Hope in the Trouble Spots

Standing observantly on the sidelines has never been George W. Bush's intent or forte. But the president needs to master the skill for his twilight months in power.

A spirit of accommodation suddenly grips some of the world's greatest trouble spots -- in part because Bush is going and a new president is coming. This is a time when regional powers work out basic understandings on their own to prepare for a period in which American attention will turn decisively inward and American power will be uncertain in application and range.

The decision by Israel and Syria to commit publicly to indirect peace talks -- under Turkish mediation and outside U.S.-sponsored channels -- seems to fall into this category. So do the Arab League's (at least temporarily) successful effort to get Lebanon's warring factions to accept a plan for a new government there, and the notable warming between China and Japan this month.

Elsewhere, urban guerrillas allow Iraq's government to take control of problem areas in Baghdad and Basra, North Korea turns over declarations on its nuclear weapons program demanded by the United States as a condition for continuing negotiations, and Pakistan's new civilian government negotiates with and tries to co-opt tribal militias that support al-Qaeda and Taliban forces.

These probes, agreements and rapprochements all have local causes and effects. Israeli Prime Minister Ehud Olmert, for example, must hope that engaging Syria will boost his collapsing political fortunes at home and undercut the Palestinian radicals of Hamas.

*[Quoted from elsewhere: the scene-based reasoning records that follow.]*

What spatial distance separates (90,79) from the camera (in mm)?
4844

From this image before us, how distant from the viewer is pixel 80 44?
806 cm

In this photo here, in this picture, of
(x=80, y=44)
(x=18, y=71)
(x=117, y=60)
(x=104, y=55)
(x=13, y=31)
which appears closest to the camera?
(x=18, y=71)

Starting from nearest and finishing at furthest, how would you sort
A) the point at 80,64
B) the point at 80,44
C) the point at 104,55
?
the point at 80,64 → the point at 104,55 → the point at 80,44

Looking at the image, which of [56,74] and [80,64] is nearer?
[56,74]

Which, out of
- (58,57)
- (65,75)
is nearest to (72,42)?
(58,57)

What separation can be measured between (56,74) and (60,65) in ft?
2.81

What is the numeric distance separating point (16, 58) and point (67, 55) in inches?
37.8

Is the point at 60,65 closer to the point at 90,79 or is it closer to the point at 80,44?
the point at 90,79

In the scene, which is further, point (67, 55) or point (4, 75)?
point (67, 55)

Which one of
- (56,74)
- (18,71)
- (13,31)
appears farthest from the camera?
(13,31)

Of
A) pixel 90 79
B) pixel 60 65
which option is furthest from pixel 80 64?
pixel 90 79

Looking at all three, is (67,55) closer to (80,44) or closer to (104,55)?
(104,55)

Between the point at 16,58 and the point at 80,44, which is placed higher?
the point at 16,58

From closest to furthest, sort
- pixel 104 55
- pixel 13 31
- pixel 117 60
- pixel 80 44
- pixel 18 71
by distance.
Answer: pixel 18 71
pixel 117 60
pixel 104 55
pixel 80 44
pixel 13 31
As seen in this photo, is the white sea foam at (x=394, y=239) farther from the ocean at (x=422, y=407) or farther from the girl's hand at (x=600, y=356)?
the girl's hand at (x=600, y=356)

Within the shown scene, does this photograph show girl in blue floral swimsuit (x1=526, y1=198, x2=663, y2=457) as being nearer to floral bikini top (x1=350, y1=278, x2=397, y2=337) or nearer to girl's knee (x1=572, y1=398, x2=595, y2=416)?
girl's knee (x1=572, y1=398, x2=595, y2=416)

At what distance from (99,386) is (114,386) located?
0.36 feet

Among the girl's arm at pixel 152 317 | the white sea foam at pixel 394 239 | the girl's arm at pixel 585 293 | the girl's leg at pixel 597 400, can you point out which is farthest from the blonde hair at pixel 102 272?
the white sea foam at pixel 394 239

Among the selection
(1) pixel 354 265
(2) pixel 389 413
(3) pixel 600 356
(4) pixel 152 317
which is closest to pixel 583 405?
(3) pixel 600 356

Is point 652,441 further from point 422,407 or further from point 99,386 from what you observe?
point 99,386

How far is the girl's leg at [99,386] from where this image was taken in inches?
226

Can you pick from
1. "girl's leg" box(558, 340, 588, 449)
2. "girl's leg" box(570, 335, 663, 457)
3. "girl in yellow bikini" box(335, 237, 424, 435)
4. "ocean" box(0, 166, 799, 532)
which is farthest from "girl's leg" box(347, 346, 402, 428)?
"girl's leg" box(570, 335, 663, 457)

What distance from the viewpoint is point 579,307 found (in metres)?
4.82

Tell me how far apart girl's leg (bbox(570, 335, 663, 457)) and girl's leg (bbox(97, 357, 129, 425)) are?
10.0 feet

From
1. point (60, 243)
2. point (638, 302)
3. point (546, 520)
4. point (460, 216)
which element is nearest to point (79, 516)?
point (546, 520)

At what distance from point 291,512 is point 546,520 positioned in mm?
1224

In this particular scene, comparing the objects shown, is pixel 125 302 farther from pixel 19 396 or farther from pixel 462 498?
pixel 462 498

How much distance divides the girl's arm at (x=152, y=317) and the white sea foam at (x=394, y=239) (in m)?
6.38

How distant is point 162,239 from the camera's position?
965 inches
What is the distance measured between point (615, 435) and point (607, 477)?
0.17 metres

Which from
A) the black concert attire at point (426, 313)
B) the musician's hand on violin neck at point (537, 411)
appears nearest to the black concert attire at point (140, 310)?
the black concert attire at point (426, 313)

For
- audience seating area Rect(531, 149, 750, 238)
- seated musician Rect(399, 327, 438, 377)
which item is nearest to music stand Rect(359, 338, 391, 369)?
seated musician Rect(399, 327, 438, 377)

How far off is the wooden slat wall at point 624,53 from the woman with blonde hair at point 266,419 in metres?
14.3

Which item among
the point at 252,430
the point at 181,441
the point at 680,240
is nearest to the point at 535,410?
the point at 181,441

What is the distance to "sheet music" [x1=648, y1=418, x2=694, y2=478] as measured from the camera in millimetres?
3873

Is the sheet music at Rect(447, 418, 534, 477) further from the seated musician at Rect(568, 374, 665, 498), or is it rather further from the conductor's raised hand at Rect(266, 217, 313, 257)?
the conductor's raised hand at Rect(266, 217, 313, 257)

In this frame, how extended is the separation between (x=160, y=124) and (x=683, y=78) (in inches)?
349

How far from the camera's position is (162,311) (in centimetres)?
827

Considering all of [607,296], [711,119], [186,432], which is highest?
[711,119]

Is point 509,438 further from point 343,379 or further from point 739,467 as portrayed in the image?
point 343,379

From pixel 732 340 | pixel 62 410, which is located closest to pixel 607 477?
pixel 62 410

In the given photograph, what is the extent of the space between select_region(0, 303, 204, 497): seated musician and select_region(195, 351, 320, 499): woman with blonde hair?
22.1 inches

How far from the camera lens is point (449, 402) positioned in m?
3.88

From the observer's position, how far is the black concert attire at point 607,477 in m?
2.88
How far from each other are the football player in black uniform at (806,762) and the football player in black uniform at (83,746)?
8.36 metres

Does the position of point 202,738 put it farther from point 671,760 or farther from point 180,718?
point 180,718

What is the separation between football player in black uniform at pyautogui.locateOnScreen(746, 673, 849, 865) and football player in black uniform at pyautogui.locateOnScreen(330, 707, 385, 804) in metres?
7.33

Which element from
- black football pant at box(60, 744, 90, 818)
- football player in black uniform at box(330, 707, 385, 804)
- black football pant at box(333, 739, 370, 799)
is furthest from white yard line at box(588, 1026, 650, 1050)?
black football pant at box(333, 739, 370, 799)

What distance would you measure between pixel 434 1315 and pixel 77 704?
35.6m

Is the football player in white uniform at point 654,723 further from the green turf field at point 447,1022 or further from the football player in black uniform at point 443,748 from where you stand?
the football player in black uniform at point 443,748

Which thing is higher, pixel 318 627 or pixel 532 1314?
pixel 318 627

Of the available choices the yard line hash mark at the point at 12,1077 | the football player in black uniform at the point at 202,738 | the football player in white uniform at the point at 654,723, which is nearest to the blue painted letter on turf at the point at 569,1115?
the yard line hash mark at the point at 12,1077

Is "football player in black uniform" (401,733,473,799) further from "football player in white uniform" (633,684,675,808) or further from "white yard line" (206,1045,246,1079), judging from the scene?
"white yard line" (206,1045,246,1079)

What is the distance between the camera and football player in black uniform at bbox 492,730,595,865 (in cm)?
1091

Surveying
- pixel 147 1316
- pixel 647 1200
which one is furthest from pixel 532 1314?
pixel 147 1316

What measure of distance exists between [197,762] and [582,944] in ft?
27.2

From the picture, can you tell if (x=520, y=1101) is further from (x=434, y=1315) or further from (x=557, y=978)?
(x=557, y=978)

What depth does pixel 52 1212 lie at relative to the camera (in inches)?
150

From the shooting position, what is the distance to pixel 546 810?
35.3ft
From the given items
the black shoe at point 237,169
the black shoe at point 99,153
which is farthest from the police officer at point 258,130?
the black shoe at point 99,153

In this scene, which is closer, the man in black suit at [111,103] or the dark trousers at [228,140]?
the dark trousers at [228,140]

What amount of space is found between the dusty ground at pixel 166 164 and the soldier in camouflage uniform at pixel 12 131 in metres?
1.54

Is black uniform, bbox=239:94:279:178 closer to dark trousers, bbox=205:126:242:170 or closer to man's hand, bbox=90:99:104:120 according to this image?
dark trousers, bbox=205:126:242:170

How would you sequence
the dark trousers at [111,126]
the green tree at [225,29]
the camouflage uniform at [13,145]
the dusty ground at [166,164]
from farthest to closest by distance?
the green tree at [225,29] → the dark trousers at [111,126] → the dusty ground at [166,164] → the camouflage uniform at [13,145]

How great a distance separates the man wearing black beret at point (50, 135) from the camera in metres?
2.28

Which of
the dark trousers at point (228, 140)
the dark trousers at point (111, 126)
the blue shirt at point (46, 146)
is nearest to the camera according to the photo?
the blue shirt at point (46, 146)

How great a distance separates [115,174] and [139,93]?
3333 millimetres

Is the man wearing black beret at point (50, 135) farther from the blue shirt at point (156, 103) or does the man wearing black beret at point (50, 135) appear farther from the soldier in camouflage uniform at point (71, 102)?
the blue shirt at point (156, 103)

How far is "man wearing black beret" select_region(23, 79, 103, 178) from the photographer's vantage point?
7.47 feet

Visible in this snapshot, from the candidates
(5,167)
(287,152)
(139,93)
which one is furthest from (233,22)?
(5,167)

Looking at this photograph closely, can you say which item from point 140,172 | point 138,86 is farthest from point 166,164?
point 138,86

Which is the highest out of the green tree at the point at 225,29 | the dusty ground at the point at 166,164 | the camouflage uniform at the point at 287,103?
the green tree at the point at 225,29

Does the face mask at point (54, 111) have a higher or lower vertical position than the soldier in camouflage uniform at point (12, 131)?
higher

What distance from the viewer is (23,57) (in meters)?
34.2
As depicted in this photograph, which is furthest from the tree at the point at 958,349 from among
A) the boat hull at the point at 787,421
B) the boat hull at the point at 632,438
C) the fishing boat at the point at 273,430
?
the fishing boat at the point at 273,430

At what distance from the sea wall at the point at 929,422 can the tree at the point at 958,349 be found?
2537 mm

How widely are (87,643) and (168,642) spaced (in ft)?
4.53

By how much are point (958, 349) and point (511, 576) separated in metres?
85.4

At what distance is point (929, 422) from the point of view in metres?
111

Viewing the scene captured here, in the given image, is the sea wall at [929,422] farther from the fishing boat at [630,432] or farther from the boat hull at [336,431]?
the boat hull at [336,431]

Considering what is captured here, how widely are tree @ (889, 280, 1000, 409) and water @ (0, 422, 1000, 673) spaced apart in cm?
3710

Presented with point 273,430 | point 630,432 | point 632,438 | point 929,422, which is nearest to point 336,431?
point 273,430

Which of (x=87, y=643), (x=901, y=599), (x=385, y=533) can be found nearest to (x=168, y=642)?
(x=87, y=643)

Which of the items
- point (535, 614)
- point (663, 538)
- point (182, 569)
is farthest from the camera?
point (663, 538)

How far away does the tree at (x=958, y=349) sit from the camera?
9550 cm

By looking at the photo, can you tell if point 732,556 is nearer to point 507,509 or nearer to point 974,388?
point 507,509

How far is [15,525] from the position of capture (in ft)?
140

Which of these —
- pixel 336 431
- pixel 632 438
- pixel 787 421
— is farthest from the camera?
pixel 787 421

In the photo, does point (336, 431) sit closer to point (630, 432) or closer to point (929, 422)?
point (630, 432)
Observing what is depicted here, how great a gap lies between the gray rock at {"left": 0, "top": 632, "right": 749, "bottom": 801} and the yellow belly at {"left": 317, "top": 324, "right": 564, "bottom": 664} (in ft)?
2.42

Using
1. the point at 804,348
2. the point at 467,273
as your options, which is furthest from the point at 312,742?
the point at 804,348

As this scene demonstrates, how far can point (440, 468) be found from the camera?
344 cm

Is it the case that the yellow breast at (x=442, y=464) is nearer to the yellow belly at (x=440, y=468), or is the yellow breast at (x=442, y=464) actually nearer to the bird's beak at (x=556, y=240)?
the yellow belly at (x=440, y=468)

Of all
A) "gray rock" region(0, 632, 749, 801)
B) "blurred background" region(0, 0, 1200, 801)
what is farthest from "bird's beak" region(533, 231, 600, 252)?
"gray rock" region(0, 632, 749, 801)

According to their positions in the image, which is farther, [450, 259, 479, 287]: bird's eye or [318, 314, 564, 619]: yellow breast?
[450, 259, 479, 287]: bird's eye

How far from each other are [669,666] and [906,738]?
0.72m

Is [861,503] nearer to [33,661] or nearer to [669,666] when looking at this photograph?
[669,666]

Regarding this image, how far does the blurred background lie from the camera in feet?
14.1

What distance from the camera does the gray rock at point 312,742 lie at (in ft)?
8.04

North Korea may have finally decided that it will get more from a legacy-hungry Bush than the next U.S. leader. And so on.

But two common denominators run through these odd couplings. First, they buy time while waiting for the U.S. electorate to decide the direction of American power in world affairs. For all its political flaws, current economic weakness and recurring self-flagellation, the United States remains the chief reference point for the world's fears, hopes and power calculations.

Flux in the United States brings flux almost everywhere. By squeezing the Lebanese into accommodating each other with promises for change, Egypt and the Gulf Arab states hedge their bets on a regional confrontation with Iran, the main backer of Lebanon's Hezbollah movement.

Given the alternatives available, buying time is not the worst option in most of these cases. Bush should let the Israelis and Syrians play out the string of peacemaking on their own and not insist on getting involved or giving priority to the Palestinian talks he has helped foster.

After all, the Egyptian-Israeli peace treaty happened only because the Carter administration's unsteadiness scared Egypt's Anwar Sadat so thoroughly that he traveled to Jerusalem in 1977 to take charge of the process. And the fundamentals of the Israeli-PLO accord of 1993 similarly were not made in the USA.

The second connector -- and one that Bush must keep uppermost in mind -- is that alliances and long-term relationships can be dramatically affected by decisions and actions that are necessarily short-term in nature in his administration's final months. That is particularly true in handling Kosovo's independence and in negotiations with North Korea on dismantling its nuclear weapons program.

The European Union has the greatest interest in keeping Russia from using Kosovo as an open wound to be torn at whenever it suits Moscow's purposes. American support for E.U. leadership in the western Balkans is necessary over the tense summer ahead.

More dependent on U.S. security help than ever, Japan is inwardly fearful that its interests are being overlooked as the United States pursues a nuclear agreement with North Korea and subconsciously elevates China to become the main American interlocutor in Asia. Those twin Japanese anxieties are reinforced by the fact that China hosts the multilateral talks with North Korea that have produced major compromises in Bush's original harsh stand toward Pyongyang.

Accommodation with Pyongyang and Beijing must be handled with great deference for Japan's legitimate concerns. If Washington does settle for half a nuclear loaf, Tokyo may have to conduct its own talks with Pyongyang on bilateral issues. Japan should be sure of having U.S. support and understanding on those questions in advance.

Burma's use of foreign relief supplies is the obvious, urgent exception to the utility of letting other nations buy themselves time and space in a transition period. Time is the enemy in Burma, where delay means massive death. The sidelines are no place for any civilized nation in that ongoing tragedy.